- PROVIDED RECORDS
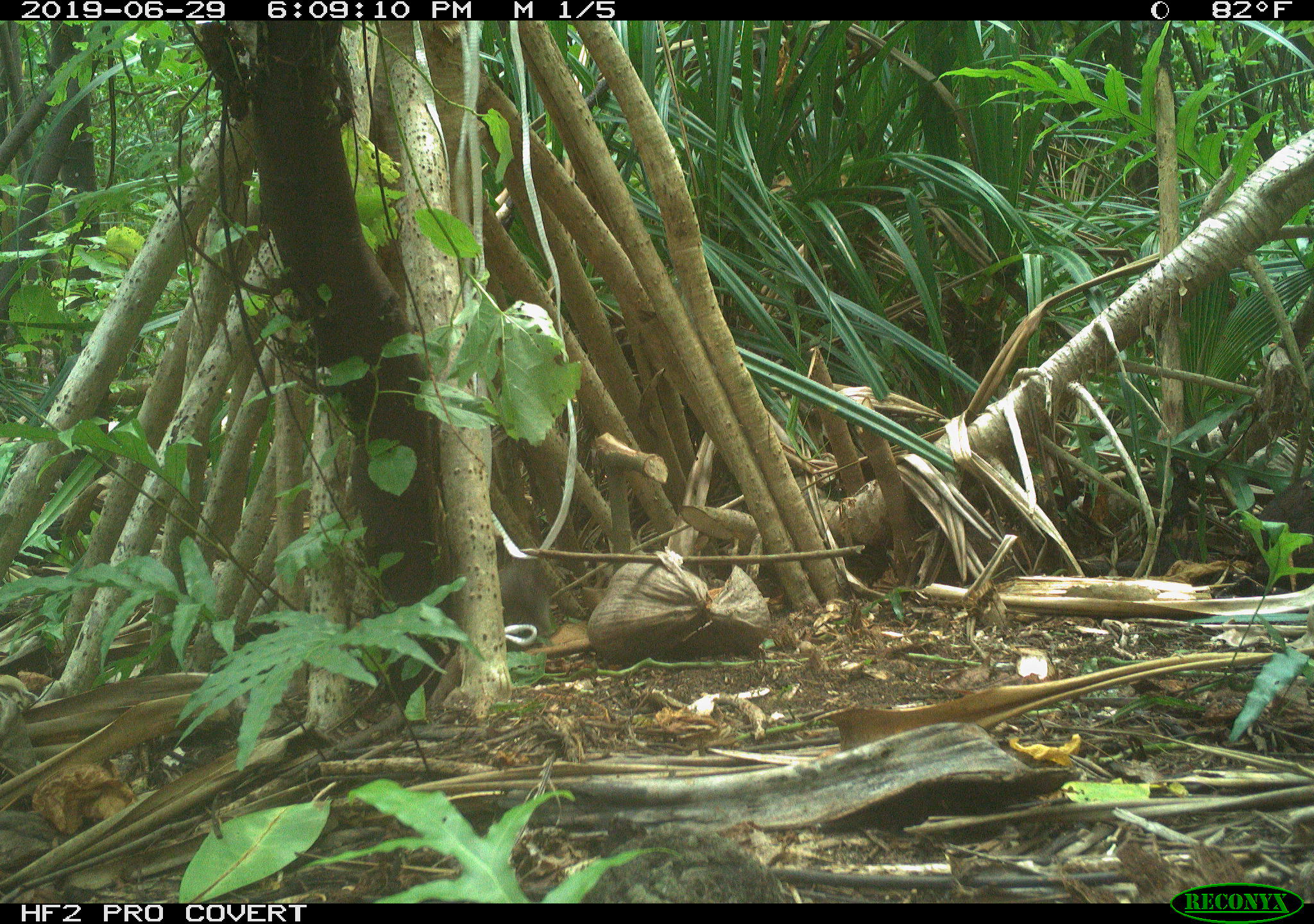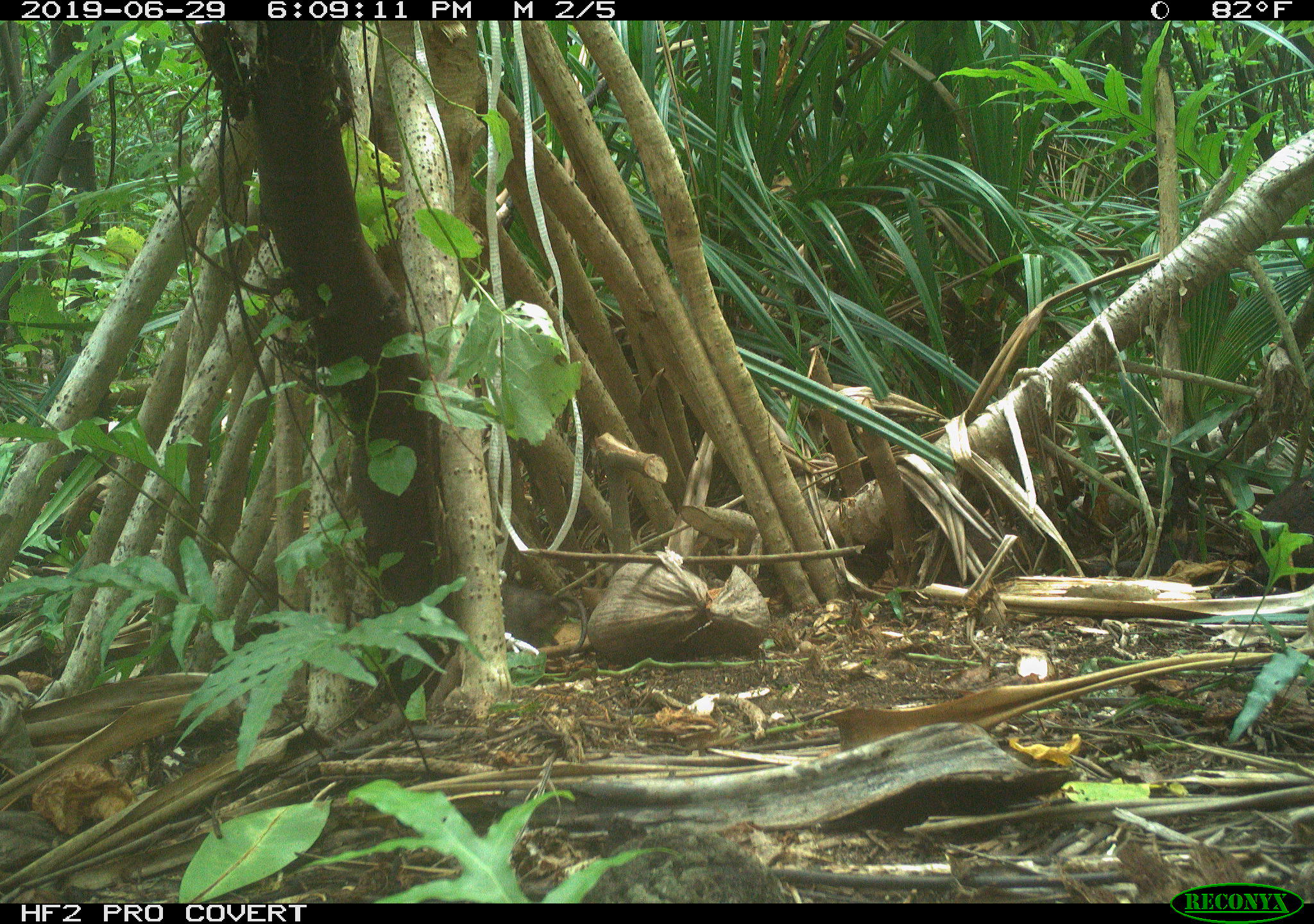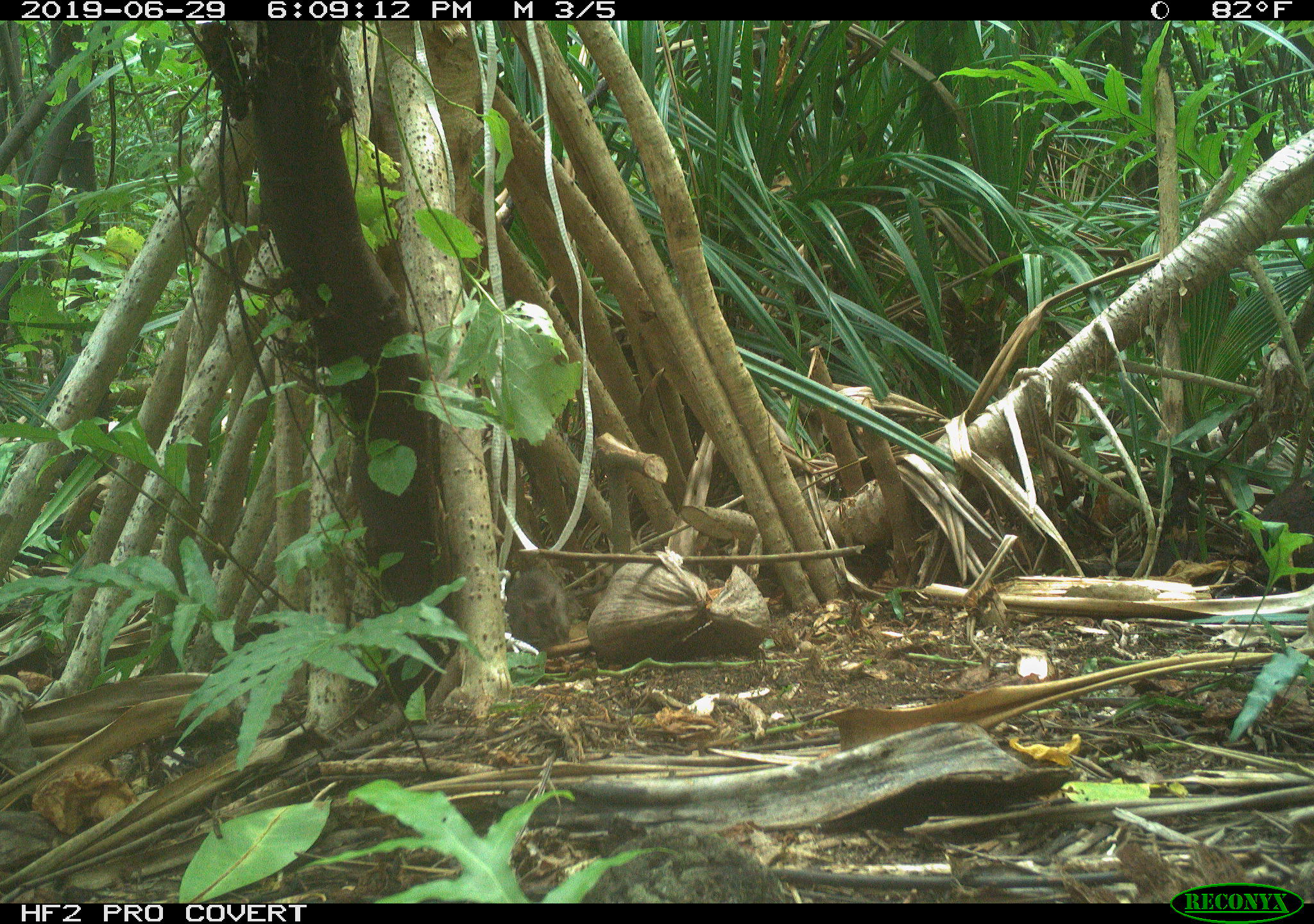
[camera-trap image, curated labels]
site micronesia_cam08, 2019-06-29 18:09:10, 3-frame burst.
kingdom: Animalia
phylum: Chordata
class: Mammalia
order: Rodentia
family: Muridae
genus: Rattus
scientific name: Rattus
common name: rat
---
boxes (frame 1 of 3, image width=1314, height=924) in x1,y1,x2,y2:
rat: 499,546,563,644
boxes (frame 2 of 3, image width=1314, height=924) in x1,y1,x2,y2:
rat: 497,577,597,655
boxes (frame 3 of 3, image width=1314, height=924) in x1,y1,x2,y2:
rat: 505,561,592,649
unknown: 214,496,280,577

- DESCRIPTION OF THE TASK
Pictures stay out of the copy, while everything else in the records above goes in exactly as written.

- COMPLETED TASK
[camera-trap image, curated labels]
site micronesia_cam08, 2019-06-29 18:09:10, 3-frame burst.
kingdom: Animalia
phylum: Chordata
class: Mammalia
order: Rodentia
family: Muridae
genus: Rattus
scientific name: Rattus
common name: rat
---
boxes (frame 1 of 3, image width=1314, height=924) in x1,y1,x2,y2:
rat: 499,546,563,644
boxes (frame 2 of 3, image width=1314, height=924) in x1,y1,x2,y2:
rat: 497,577,597,655
boxes (frame 3 of 3, image width=1314, height=924) in x1,y1,x2,y2:
rat: 505,561,592,649
unknown: 214,496,280,577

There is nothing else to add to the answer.